**Text excerpt:**
The Company has a line-of-credit with a bank in the original amount of $350,000 collateralized by certain oil and gas properties of the Company. Annual interest is at prime plus 2.50% with a floor of 7%. At June 30, 2017, the Company owes $111,914 plus accrued interest of $6,795. The line-of-credit matured in November 2016 and is in default.

 

Note 8 – Stockholders’ Equity

 

The Company’s capital stock at June 30, 2017 consists of 325,000,000 authorized shares of which 50,000,000 shares are $0.001 par value preferred stock and 275,000,000 shares are $0.001 par value common stock.

 

Preferred Shares

 

At June 30, 2017 and 2016, there are a total of 0 and 409,019 shares of preferred stock issued and outstanding, respectively.

 

On October 28, 2015, the Company filed an Amendment to its Articles of Incorporation to designate a class of preferred stock as the Series A Convertible Preferred Stock. 

 

The Amendment sets aside 5,000,000 shares of the authorized 50,000,000 shares of the Company's $0.001 par value preferred stock as the Series A Convertible Preferred Stock ("the Series A Shares.")  The Series A Shares are convertible at the option of the Holder into common shares of the Company's stock 9 months after the date of issuance.  Further, the Series A Shares have a conversion price based upon 80% of the 10 day average of the Company's closing market price.

 

In October 2015, the Company commenced a private placement financing of $7,000,000 in Units, a Unit consisting of one share of its Series A Shares and a Unit Warrant.  The Unit Warrant has an exercise price of $3.00 per share and a term of 3 years.  The Unit Warrant is exercisable 9 months after issuance and is callable by the Company upon the Company's common stock closing at a market price of $5.00 or above for a period of 10 days.

**Given exercise:**
Print the part of the financial note excerpt that opens with the words containing "The Company has" and closes with "value common stock.". Rely solely on the financial note excerpt above.

**Collected data:**

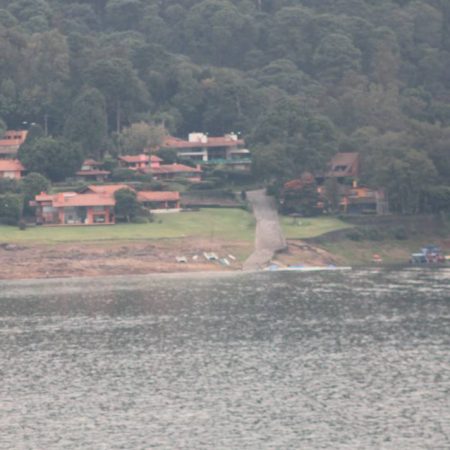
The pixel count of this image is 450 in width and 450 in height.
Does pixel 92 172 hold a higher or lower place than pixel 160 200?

**Worked solution:**
The Company has a line-of-credit with a bank in the original amount of $350,000 collateralized by certain oil and gas properties of the Company. Annual interest is at prime plus 2.50% with a floor of 7%. At June 30, 2017, the Company owes $111,914 plus accrued interest of $6,795. The line-of-credit matured in November 2016 and is in default.

 

Note 8 – Stockholders’ Equity

 

The Company’s capital stock at June 30, 2017 consists of 325,000,000 authorized shares of which 50,000,000 shares are $0.001 par value preferred stock and 275,000,000 shares are $0.001 par value common stock.